Hope for a home after Pakistan floods

Sher Ali, 14 years old, is sitting with his brothers in a temporary shelter he made after his house washed away due to flood in Shangla district in Khyber Pakhtunkhwa province of Pakistan. Credits: Asad Zaidi/CRS

Sher Ali, 14 years old, is sitting with his brothers in a temporary shelter he made after his house washed away due to flood in Shangla district in Khyber Pakhtunkhwa province of Pakistan.
Credits: Asad Zaidi/CRS

By Kamran Chaudhry, Communications Officer Caritas Pakistan 

Caritas Pakistan will support the construction of 2500 shelters for people displaced by super floods that swept away homes and crops in the Sindh province last year.

“Restoration of basic infrastructure is crucial in returning life back to normal.
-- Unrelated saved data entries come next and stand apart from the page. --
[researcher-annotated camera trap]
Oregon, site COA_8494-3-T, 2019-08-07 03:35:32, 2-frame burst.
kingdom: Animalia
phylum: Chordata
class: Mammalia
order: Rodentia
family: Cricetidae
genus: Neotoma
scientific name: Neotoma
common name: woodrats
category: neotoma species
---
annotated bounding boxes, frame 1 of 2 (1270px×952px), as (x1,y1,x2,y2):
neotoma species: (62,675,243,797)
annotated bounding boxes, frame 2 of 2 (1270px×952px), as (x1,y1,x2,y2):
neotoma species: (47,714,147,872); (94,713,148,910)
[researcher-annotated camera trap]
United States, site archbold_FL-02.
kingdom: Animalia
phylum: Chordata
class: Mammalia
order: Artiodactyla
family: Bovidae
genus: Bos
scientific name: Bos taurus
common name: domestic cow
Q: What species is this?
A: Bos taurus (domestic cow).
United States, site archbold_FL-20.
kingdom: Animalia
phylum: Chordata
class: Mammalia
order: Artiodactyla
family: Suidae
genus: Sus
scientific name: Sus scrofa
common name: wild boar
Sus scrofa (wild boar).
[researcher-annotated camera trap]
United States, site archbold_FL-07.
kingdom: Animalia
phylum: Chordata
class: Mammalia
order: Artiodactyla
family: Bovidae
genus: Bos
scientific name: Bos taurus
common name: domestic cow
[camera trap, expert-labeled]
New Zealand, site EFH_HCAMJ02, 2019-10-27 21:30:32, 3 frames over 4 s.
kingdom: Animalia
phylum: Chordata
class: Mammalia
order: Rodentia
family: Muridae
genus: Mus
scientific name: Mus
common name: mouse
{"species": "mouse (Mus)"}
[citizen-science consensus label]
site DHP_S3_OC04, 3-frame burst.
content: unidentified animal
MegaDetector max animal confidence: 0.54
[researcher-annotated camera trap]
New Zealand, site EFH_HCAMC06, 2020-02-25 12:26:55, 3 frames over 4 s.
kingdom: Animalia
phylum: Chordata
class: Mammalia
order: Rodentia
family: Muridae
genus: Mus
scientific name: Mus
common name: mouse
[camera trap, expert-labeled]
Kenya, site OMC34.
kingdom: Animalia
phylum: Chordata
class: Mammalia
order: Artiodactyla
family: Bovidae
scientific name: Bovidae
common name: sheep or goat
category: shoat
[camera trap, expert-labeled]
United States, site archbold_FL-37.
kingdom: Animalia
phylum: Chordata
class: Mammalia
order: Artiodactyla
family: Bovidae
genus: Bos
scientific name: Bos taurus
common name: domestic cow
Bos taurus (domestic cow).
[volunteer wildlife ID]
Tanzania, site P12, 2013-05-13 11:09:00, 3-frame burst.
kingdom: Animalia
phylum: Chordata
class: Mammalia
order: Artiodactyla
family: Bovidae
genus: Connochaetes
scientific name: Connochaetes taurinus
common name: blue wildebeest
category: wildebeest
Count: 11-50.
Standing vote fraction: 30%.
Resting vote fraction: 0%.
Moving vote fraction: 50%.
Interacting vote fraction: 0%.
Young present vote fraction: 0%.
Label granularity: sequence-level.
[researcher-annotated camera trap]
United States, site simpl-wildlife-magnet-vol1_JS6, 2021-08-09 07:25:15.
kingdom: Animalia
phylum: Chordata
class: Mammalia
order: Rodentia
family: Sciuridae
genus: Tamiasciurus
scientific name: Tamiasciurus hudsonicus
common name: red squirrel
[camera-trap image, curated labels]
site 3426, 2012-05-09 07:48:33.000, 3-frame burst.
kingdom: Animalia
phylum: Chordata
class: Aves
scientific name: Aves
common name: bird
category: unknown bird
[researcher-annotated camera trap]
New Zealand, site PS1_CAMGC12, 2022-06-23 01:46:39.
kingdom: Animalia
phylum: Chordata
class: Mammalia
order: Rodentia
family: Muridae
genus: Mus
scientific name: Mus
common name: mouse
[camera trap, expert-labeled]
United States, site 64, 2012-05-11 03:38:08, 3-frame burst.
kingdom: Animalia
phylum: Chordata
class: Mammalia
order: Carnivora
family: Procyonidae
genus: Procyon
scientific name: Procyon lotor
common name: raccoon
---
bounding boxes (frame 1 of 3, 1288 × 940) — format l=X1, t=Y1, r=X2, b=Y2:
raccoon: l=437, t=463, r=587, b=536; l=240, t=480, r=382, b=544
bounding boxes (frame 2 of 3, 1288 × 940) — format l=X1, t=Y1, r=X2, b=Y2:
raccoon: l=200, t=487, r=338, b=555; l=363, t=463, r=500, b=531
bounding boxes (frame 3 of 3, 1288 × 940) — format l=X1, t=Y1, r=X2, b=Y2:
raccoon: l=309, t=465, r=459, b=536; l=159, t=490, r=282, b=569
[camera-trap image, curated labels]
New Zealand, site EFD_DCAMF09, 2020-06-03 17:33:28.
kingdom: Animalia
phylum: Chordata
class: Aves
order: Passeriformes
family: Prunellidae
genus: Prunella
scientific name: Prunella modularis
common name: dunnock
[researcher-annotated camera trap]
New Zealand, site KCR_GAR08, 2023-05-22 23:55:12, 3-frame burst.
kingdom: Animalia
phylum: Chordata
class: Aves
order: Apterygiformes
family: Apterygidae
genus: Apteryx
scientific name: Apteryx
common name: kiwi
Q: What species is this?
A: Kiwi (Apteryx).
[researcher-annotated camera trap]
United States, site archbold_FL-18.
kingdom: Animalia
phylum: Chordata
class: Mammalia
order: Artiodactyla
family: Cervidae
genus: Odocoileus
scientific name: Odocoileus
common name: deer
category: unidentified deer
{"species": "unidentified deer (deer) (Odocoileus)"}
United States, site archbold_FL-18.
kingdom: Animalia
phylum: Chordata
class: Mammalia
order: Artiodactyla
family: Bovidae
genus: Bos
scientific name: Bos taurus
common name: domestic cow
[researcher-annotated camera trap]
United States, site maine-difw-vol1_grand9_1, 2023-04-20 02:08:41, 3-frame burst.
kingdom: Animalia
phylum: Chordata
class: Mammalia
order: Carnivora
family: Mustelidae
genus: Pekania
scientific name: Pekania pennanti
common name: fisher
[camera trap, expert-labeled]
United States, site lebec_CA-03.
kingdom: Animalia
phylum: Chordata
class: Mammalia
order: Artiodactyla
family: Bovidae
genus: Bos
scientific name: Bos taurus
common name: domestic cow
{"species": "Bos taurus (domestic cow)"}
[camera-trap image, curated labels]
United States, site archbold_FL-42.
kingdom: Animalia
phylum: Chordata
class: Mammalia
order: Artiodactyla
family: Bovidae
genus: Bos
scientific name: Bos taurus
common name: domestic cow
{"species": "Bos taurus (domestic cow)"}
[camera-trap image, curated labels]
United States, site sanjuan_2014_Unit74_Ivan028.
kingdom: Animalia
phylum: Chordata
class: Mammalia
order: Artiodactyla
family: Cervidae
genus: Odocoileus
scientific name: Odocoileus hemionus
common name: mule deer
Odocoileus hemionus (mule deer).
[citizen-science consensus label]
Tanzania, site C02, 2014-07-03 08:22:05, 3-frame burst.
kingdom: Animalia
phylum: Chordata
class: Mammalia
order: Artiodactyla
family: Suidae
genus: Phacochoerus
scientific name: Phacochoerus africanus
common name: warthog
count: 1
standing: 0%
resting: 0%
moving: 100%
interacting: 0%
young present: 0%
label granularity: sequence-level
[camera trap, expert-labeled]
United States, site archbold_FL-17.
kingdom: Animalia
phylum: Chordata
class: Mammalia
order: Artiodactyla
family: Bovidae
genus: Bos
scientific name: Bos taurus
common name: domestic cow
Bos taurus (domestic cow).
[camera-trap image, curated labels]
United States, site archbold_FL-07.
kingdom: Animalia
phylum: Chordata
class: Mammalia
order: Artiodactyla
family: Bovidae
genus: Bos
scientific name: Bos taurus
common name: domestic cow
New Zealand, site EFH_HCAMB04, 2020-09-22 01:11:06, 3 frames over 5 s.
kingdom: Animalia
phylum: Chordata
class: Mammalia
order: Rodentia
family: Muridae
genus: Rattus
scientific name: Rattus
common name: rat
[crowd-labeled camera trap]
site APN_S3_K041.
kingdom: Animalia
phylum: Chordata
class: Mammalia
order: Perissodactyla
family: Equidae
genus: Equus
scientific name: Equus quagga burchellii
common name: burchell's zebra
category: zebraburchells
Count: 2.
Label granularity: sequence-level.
Months of standing water has exposed the wooden skeleton at the base of the remaining mud houses”, said Shamas Shamaun, Executive Secretary of Caritas Pakistan in Hyderabad dioceses.

He was speaking on a visit to the villages in the northern coastal areas of the Sindh province on 25 January. Caritas Pakistan will provide construction material to 1500 families in Karachi and 1000 families in rest of the province, home to the largest number of people made homeless by the floods six months ago.

The concept of semi-permanent houses is an innovation to the existing structures composed of wood beams and straw covered in mud.

Caritas Pakistan will monitor construction and hire pay the family for the labour on their own homes. Each house will be 168 square feet and cost around 60,000 rupees (US$ 698) including material for a traditional shed based on a four feet concrete boundary and the labor involved.

“It will give them financial help as well as sense of ownership. Plus the cement base will lessen the damages in this disaster prone area”, Shamaun added.

Some 166,000 people are still displaced six months after devastating floods first hit the country. About 2000 died while 1.7 million houses were damaged after one-fifth of the country’s total land area went underwater last July.

According to its interim report, Caritas Pakistan had appealed for 1571653 Euros out of which 661988 Euros had been spent till last Oct.

Caritas Pakistan supported 44,670 families, including 2950 belonging to minority communities, in its relief phase which concluded last month. The diocesan units distributed 1554 winterized tents as well as roof construction material to 166 families. Other items included food hampers, medicines, charpoys, beddings, bottled water and hygiene kits.

Wali Muhammad, one of the beneficiaries in the worst hit Sindh province, stayed in a tent village for two months. After losing six acres of sugar cane and rice, the former farmer now catches fish at the newly sprung water ponds on his irrigation land.

“Only one room was useable after two weeks of cleaning. Manual labour is the only other option of income till the next crop ripens”, he said pointing to his damaged abode.